John Murray and the Covenant of Works (4 of 4)

John Murray and the Covenant of Works (4 of 4)

Part 1  Part 2  Part 3

In this final post I want to say something else in defense of John Murray’s orthodoxy in spite of his hesitation over the terminology “Covenant of Works” and preference for the terminology “Adamic Administration.” So …

John Murray was not led into error or heterodox views of justification by his hesitations over the terminology, Covenant of Works.  I have already pointed out that John Murray clearly taught in contradistinction to those with whom he is sometimes associated double imputation and the distinction between the active and passive obedience of Christ.[1]  But perhaps no doctrine is more often undermined in the departures from justification sola fide in modern evangelicalism than the doctrine of the traditional meaning of faith alone.  There is the constant tendency to define the exercise of justifying faith as including the faithfulness of obedience to God’s command and including this faithfulness in the quality by which it justifies.  In Redemption: Accomplished and Applied Murray begins by affirming that “In faith we receive and rest upon Christ alone for salvation.”[2] He goes on to define such faith in a perfectly traditional way as knowledge (notitia), conviction (assensus), and trust (fiducia).[3]  He concludes: “It is to be remembered that the efficacy of faith does not reside in itself.  Faith is not something that merits the favour of God.  All the efficacy of faith unto salvation resides in the Saviour.  As one has aptly and truly stated the case, it is not faith that saves but faith in Jesus Christ; strictly speaking, it is not even faith in Christ that saves but Christ that saves through faith.”[4]

Let us not be guilty of what the Apostle Paul (1 Timothy 6:4) calls “logomachy” (fighting about words) in our defense of orthodox views of justification and the Covenant of Works.  Let us rather judge by righteous judgment and not make John Murray a sinner, as the saying goes, ‘for a word.’ We run the risk of imbibing a prejudice which will steal from us the treasure which John Murray’s writings are to the church.

[1] I am thinking of the implications left by Mark Karlberg when he says that Murray’s hand-picked successor At Westminster was Norman Shepherd: Mark Karlberg, Gospel Grace: The Modern-day Controversy (Eugene, OR: Wipf and Stock, 2003), 262.

[2] Murray, Redemption, 106.

[3] Murray, Redemption, 110-112.

[4] Murray, Redemption, 112.

John Murray and the Covenant of Works (4 of 4)

John Murray and the Covenant of Works (3 of 4)

In my last post I began to defend John Murray’s orthodoxy by saying that Murray’s concerns about the terminology, Covenant of Works, must be properly understood and not exaggerated.  Now let me come to a second point in my defense of Murray.

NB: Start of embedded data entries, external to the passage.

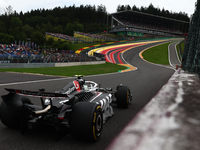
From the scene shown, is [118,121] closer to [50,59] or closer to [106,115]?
[106,115]

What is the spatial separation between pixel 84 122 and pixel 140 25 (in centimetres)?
9282

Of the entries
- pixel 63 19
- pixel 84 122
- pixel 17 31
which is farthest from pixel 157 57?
pixel 63 19

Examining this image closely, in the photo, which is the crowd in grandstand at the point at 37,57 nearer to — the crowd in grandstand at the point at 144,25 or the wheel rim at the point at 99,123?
the wheel rim at the point at 99,123

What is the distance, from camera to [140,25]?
89.9 m

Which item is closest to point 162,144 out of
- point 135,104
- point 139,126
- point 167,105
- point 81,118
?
point 139,126

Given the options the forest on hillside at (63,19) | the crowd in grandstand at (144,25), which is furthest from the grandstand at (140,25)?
the forest on hillside at (63,19)

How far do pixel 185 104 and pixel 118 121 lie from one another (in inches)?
129

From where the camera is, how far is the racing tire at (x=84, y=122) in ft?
9.96

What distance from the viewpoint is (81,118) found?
10.0ft

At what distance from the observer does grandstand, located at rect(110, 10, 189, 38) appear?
81875mm

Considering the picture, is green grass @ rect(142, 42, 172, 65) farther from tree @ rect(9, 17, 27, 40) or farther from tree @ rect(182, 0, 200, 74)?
tree @ rect(9, 17, 27, 40)

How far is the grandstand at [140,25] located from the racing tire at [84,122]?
3115 inches

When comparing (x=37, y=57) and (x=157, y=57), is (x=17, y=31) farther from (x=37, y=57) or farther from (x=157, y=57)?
(x=37, y=57)

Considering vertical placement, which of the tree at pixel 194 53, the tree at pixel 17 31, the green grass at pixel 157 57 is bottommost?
the green grass at pixel 157 57
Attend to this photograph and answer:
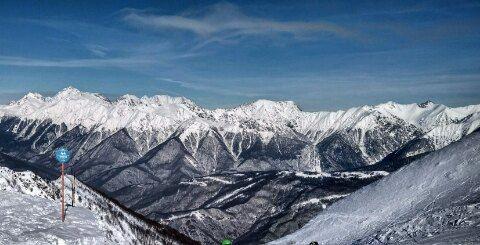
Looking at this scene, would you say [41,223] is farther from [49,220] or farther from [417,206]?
[417,206]

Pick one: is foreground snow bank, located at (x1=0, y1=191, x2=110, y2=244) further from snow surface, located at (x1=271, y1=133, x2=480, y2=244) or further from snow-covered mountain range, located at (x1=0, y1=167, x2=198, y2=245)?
snow surface, located at (x1=271, y1=133, x2=480, y2=244)

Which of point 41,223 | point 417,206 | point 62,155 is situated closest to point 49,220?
point 41,223

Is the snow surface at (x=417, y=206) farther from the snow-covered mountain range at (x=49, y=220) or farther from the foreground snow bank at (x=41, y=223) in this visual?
the foreground snow bank at (x=41, y=223)

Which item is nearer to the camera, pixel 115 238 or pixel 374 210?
pixel 115 238

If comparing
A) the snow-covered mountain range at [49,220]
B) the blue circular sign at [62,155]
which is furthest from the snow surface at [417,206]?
the blue circular sign at [62,155]

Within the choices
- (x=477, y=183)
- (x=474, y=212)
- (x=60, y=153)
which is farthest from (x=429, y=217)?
(x=60, y=153)

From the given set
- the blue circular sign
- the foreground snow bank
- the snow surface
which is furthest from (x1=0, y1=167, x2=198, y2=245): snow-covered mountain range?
the snow surface

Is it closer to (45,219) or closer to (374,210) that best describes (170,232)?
(374,210)
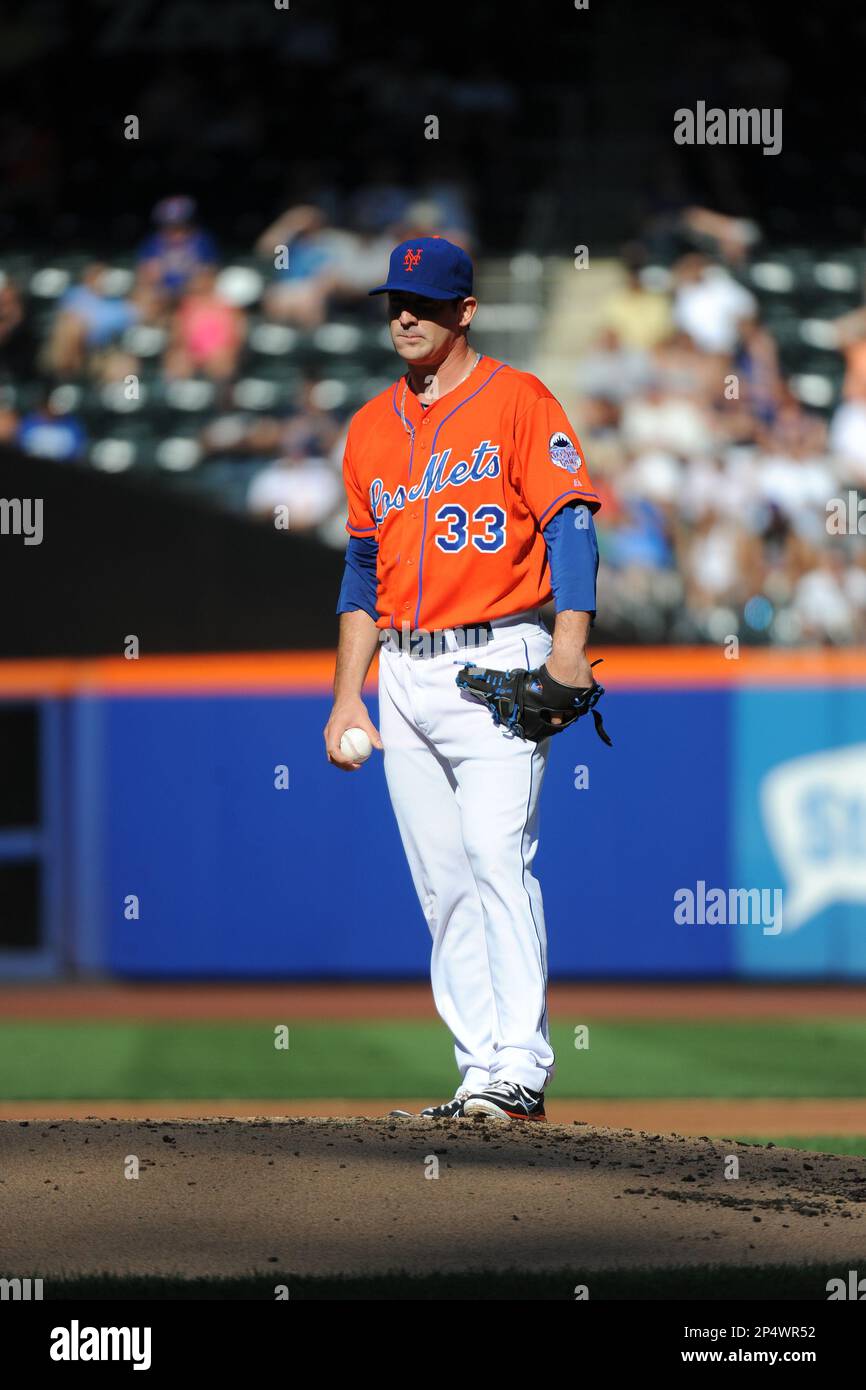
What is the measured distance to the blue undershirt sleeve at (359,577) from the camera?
4.35m

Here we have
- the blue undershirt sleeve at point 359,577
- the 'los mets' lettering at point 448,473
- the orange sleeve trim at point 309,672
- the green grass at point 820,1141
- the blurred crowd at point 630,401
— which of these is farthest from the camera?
the blurred crowd at point 630,401

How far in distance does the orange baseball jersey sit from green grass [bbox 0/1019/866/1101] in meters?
2.50

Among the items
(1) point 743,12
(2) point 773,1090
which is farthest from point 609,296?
A: (2) point 773,1090

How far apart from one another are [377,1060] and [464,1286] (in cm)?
391

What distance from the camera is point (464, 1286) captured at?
2992 millimetres

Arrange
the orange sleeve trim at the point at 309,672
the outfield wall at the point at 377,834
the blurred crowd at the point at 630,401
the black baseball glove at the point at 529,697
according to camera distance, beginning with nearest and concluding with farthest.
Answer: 1. the black baseball glove at the point at 529,697
2. the outfield wall at the point at 377,834
3. the orange sleeve trim at the point at 309,672
4. the blurred crowd at the point at 630,401

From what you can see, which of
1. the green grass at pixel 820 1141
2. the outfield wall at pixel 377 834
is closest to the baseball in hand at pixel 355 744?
the green grass at pixel 820 1141

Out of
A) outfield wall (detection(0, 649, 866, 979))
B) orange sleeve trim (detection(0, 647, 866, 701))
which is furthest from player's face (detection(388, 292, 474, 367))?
orange sleeve trim (detection(0, 647, 866, 701))

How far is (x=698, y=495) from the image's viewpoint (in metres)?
10.4

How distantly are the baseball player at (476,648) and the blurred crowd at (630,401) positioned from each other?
5.41 meters

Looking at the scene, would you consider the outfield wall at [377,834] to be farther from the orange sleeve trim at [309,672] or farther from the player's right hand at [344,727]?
the player's right hand at [344,727]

So …

Second, John Murray holds everything essential to what was called the Covenant of Works.  Indeed, let me go further.  I think he holds more than some defenders of the Covenant of Works hold of the things that are associated with the Covenant of Works.  Further, I think he holds these things more consistently than such people.

It is, of course, indisputable that John Murray taught the representative headship of Adam.  This is the master concept which was embodied in the historic Covenant of Works formulation.  This involved a commitment to several crucial conceptions associated with the Covenant of Works.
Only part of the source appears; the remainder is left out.